It is also important to understand why hash tables are employed in preference to a more sophisticated data structure, such as a tree. Insertion into a hash table is O(1) if hashed objects are maintained in last-in first-out (LIFO) order in each bucket. A tree insertion or deletion is O(log n). Object deletion and hash table lookup operations are often O(n/m) (where n is the number of objects in the table and m is the number of buckets), which approaches O(1) when the hash function spreads hashed objects evenly through the hash table and there are more hash buckets than objects to be stored. Finally, if designers are careful about hash table architecture, they can keep the average lookup time for both successful and unsuccessful lookups low (i.e. less than O(log n)) by using a large hash table and a hash function that thoroughly randomizes the key.
We want to know if larger or dynamically sized hash tables improve system performance, and if they do, by how much.

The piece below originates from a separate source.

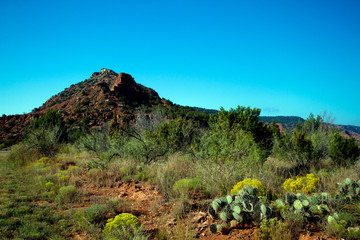 Cacti, yellow wildflowers and eroded hills at Caprock Canyons State Park in Texas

In this report we analyze several critical hash tables in the Linux kernel, and describe minor tuning changes that can improve Linux performance by a considerable margin. We also show that current hash functions in the Linux kernel are, in general, appropriate for use with dynamically sized hash tables. The remainder of this report is organized as follows. Section 2 outlines our methodology. In Section 3, we separately examine four critical kernel hash tables and show how modifications to each hash table affect overall system performance. Section 4 reports results of combining the findings of Section 3. We discuss hash function theory as it applies on modern CPU architectures in Section 5, and Section 6 concludes the report.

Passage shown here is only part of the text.